Monitoring your systems: Logs (Pt. I)
July 23, 2021
What's this all about?
Have you ever found yourself analyzing an elusive 'bug' while diving through endless log lines? Have you had to chronologically relate events from different services? Did this make you feel like the following character?
Don’t worry, you’re not alone.
Besides being complicated, this process can take a lot of time and become highly frustrating. Add to this the stress that emerges when the bug comes from the production environment. It hurts my head just thinking about it.
Is there no better way to go about this? When a project grows, do companies (big or small) really have no other alternative than to increase the time and money spent on this type of task?
What if I told you that there are tools that can make your life easier and can provide super helpful information to control your applications? Would you like to be able to use a panel where you can identify problems at a glance?
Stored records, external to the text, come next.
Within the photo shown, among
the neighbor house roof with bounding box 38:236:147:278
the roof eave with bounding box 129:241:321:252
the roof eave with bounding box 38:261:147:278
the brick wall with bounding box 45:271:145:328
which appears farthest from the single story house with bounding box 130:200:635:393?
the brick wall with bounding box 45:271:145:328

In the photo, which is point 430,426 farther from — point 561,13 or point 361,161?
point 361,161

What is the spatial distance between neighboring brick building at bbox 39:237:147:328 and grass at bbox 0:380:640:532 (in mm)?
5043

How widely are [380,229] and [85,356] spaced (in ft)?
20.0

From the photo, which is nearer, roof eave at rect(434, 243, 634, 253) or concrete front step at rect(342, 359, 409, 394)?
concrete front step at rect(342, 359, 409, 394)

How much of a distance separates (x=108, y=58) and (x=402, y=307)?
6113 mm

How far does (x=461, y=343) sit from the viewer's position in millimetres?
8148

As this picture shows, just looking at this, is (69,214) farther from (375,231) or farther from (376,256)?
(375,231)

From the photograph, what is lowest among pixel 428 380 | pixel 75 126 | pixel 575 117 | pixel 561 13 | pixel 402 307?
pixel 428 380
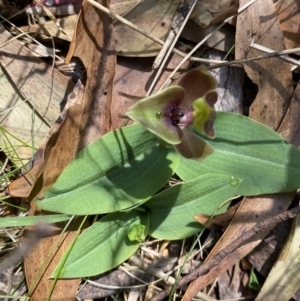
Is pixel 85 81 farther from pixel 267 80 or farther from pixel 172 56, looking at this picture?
pixel 267 80

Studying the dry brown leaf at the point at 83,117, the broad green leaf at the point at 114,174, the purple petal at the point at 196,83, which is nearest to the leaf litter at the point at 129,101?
the dry brown leaf at the point at 83,117

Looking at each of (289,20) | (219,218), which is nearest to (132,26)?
(289,20)

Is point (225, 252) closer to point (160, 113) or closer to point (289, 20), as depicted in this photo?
point (160, 113)

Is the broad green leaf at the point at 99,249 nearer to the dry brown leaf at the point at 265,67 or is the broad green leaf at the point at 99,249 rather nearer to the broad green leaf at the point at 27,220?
the broad green leaf at the point at 27,220

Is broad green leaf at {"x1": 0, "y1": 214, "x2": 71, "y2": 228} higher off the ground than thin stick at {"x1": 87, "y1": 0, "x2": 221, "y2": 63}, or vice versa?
thin stick at {"x1": 87, "y1": 0, "x2": 221, "y2": 63}

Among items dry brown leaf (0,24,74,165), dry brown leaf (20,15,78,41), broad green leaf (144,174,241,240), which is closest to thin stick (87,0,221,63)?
dry brown leaf (20,15,78,41)

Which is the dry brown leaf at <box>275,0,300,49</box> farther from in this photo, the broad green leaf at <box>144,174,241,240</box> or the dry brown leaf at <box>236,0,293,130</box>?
the broad green leaf at <box>144,174,241,240</box>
Well, then keep on reading! Here, we’ll go over each step to quickly and practically convert your application into an effective monitoring system.
Context
With any software, it is essential to know what’s happening at all times and to quickly detect when and why something isn’t working correctly. In both desktop applications and monolithic architectures, the process has always been as “simple” as checking a console or log file. But things began to get complicated with service-oriented architecture, since we had to carry out this task for each of the services that makes it up. For microservices architecture, the problem is caused by the ephemerality, scalability and modularity aspects. This is why a centralized system with which you can collect, analyze and relate data from the system is key. It allows us to interpret the operation or status of our application and makes it easier to detect errors.
Concepts
We’ll start with reviewing some important concepts:
The difference between Observability and Monitoring
I’m sure you’ve heard of both concepts, but a lot of people don’t really know the differences. Here are some of the nuances:
Observability: According to Wikipedia, it can be defined as: “a measure of how well internal states of a system can be inferred from knowledge of its external outputs.”
Monitoring: The action of following these signals or external outputs to evaluate the state or health of a system.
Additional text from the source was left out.